Requests:
[A] Do the following statements agree with the blog post? For each, answer yes or no and quote the deciding words. (i) On rewatching, the writer found the heart-removal scene less gruesome than remembered from childhood. (ii) The writer calls Last Crusade mediocre. (iii) The writer says the magic in Temple of Doom rests on Biblical elements, as in the other two films.
[B] Revise the blog post passage that begins at the words "I was extremely" and stops after "of the film.", putting "frustrated" in place of "disappointed".
[C] According to the blog post, why is the heart-removal scene not as gruesome as the writer remembered? Answer in one to three sentences.

Page text:
※ ※ ※

Tuesday, July 8, 2008

In Defense of "Indiana Jones and the Temple of Doom"

I was extremely disappointed by the latest Indiana Jones movie. While I wouldn't go so far as to call it "terrible," I did leave the theater feeling let down and kind of angry, though a large part of that was due to the fact that the stuff I disliked the most was at the end of the film.

However, a number of people I know thought it was pretty good and a few others loved it. But I hope that they can understand my side of things. While most fans of the movie would argue that people are only critiquing it so heavily because it's an Indiana Jones film, I take the opposite view. People are only letting stuff go because it's an Indiana Jones film.

If you were watching a film about entirely new characters and all of that stuff started happening, you'd be complaining as much as I was. While I didn't quiz each person that enjoyed the film about why, the general consensus seems to be that they love Indiana Jones so much that they didn't care what happened; they were just happy to see him again.

I can understand that. I loved seeing him again too. But I wanted him to be the same (more or less) as the great character I remembered from the past films. The amazing Raiders of the Lost Ark. The highly entertaining Last Crusade. And the mediocre but still Indiana Jones Temple of Doom.

At least...that's how I used to feel. But after seeing Temple of Doom again for the first time in many years, I owe it an apology.

Sure, it's different from the other films. But it's jam-packed with action. It never slows down, which can make even a bad film highly entertaining. Temple of Doom, however, is not a bad film.

One of the biggest critiques (and one that I associated with it) is that it's much darker than the other films. The scene that stands out in everyone's mind is the beating heart being pulled from the man's chest. In reality, this scene isn't as gruesome as I remembered from my childhood. There's no blood, as the hand passes through the chest by way of magic (or mysticism).

Then the man being sacrificed is lowered into the lava where he burns alive. Sure, it's dark. But no darker than people's faces melting (Raiders) or a man rapidly aging to the point of decay (Crusade).

While there's straight gore (yes, extremely light gore compared to, say, a horror film, but still technically gore), Temple has other dark elements as well, such as Indy being brainwashed through drinking the blood and the voodoo doll that's used to injure him.

Really though, this isn't any darker than the greed and sinister plans of the Nazis in the other films. It's just a different type of darkness. And while those other films don't dwell as much on the sinister elements, the fast-paced, non-stop action of Temple more than makes up for the creepier moments.

Truth be told, I think a lot of the criticism comes down to the fact that its "magic" isn't based on Biblical elements like the other two films. While I enjoyed that aspect of them, there's nothing wrong with branching out and including mysticism. It sure as hell beats aliens.

※ ※ ※

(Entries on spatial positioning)
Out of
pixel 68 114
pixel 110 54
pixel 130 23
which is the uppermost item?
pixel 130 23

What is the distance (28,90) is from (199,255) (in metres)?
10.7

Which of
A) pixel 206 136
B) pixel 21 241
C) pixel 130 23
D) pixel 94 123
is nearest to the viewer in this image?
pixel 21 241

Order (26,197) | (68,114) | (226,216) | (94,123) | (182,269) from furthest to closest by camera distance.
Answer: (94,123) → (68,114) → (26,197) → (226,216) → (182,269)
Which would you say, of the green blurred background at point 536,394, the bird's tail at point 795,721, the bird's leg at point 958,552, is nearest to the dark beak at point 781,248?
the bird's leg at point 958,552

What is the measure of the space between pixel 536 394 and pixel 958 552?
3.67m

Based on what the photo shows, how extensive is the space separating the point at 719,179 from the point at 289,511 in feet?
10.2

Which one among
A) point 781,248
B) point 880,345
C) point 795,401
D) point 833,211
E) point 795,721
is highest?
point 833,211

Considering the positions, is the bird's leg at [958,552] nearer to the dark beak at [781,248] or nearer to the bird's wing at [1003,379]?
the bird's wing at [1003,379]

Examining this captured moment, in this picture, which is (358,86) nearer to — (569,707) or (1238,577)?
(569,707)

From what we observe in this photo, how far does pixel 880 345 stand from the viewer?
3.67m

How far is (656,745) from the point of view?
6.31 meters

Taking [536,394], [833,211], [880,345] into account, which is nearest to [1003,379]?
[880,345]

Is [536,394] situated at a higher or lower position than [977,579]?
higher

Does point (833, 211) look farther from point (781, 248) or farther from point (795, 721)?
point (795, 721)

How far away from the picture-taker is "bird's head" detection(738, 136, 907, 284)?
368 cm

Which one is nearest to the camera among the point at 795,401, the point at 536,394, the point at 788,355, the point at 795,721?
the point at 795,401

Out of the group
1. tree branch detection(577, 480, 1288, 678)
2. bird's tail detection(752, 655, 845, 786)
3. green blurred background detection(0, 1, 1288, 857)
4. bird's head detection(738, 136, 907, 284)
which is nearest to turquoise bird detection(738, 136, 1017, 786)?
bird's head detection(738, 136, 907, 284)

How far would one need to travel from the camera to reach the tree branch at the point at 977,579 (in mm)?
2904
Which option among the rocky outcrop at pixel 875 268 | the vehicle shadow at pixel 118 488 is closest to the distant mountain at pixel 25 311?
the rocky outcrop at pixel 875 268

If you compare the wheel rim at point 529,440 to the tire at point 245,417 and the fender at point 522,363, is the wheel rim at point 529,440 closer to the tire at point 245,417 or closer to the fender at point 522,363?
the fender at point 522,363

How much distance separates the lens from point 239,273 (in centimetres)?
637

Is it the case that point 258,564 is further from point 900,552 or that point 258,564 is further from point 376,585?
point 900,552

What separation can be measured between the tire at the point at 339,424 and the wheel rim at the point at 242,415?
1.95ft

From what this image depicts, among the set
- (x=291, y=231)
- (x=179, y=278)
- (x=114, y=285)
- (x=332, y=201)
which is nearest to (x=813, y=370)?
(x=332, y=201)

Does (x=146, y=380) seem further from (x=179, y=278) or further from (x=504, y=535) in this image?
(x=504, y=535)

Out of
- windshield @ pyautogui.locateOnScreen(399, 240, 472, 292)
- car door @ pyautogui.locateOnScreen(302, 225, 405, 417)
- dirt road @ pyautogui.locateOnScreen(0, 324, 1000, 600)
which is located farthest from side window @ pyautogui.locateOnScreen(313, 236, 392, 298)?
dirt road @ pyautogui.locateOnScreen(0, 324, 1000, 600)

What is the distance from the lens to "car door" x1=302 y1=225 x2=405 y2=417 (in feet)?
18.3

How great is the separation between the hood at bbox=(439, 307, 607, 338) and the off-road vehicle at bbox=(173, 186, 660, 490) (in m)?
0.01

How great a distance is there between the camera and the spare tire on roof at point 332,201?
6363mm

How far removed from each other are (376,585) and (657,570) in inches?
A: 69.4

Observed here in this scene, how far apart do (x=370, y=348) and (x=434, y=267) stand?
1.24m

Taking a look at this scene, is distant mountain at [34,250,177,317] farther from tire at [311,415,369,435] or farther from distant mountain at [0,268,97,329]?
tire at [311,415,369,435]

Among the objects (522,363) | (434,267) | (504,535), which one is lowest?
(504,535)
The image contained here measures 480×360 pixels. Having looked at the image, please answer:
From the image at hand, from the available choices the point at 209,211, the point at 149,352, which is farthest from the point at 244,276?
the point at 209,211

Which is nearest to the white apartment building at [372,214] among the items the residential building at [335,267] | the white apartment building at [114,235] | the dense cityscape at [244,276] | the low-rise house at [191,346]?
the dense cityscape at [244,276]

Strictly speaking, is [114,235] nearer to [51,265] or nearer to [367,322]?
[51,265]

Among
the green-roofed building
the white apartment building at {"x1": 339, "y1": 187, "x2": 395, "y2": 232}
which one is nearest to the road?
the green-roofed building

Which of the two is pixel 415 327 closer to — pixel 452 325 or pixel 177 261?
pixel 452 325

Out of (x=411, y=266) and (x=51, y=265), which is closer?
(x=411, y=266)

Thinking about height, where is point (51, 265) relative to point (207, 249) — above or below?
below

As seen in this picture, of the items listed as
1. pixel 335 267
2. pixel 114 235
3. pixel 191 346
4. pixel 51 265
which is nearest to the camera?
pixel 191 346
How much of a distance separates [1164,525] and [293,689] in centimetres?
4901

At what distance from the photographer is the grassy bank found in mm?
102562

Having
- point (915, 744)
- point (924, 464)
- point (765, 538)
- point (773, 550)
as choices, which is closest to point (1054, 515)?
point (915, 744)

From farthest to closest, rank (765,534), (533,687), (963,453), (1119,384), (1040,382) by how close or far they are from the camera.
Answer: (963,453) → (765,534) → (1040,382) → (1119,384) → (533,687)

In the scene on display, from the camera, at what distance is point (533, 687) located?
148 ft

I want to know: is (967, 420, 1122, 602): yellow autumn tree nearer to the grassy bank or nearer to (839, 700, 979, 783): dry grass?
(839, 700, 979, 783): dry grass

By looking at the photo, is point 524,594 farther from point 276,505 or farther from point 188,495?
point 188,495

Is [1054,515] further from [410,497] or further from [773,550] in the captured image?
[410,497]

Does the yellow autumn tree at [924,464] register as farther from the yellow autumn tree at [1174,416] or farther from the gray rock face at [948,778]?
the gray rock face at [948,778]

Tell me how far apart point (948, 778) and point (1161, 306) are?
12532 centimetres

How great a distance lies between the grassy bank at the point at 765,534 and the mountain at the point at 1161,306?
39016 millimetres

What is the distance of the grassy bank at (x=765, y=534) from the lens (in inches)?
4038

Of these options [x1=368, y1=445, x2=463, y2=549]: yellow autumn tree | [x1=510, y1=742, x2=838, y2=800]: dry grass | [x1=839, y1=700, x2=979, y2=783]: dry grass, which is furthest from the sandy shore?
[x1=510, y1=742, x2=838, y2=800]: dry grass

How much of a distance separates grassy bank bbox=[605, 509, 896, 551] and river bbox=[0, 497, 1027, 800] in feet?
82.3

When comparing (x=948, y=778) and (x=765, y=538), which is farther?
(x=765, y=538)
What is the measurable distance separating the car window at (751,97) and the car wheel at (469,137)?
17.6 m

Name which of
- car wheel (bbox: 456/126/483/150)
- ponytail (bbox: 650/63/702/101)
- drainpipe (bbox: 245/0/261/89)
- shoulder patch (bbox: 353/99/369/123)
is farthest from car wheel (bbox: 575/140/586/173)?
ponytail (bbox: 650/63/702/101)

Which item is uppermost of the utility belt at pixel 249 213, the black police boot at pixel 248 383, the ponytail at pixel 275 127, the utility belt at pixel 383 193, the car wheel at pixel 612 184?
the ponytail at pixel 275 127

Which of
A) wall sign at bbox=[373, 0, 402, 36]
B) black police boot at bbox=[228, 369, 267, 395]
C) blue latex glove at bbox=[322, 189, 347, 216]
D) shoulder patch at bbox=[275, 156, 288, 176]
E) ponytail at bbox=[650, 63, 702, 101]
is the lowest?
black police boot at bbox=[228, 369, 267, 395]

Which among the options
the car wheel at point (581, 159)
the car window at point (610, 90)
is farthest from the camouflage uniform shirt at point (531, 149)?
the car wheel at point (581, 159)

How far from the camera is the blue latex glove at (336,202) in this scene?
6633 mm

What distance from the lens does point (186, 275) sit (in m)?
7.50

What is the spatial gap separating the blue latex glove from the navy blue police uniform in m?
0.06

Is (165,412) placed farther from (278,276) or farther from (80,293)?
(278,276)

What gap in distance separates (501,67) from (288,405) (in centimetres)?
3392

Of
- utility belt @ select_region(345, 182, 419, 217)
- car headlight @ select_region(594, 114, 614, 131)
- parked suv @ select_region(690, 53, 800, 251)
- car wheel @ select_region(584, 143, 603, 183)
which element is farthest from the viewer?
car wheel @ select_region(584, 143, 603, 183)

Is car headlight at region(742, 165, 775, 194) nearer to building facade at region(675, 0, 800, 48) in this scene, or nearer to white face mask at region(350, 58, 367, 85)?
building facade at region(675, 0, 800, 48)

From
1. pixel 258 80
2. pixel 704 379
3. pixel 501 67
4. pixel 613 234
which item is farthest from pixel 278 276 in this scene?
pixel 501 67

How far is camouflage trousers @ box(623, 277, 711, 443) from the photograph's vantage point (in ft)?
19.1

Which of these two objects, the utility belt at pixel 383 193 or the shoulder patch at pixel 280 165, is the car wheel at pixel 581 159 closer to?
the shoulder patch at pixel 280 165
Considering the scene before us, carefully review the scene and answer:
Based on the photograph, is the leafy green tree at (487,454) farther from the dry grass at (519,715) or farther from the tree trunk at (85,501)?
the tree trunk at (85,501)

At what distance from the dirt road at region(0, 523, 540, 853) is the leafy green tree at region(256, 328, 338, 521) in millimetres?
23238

※ ※ ※

Task-by-task outputs:
[A]
(i) Yes: "this scene isn't as gruesome as I remembered from my childhood."
(ii) No: "The highly entertaining Last Crusade."
(iii) No: "its "magic" isn't based on Biblical elements like the other two films."

[B]
I was extremely frustrated by the latest Indiana Jones movie. While I wouldn't go so far as to call it "terrible," I did leave the theater feeling let down and kind of angry, though a large part of that was due to the fact that the stuff I disliked the most was at the end of the film.

[C] There is no blood in the scene. The hand passes through the man's chest by way of magic (or mysticism).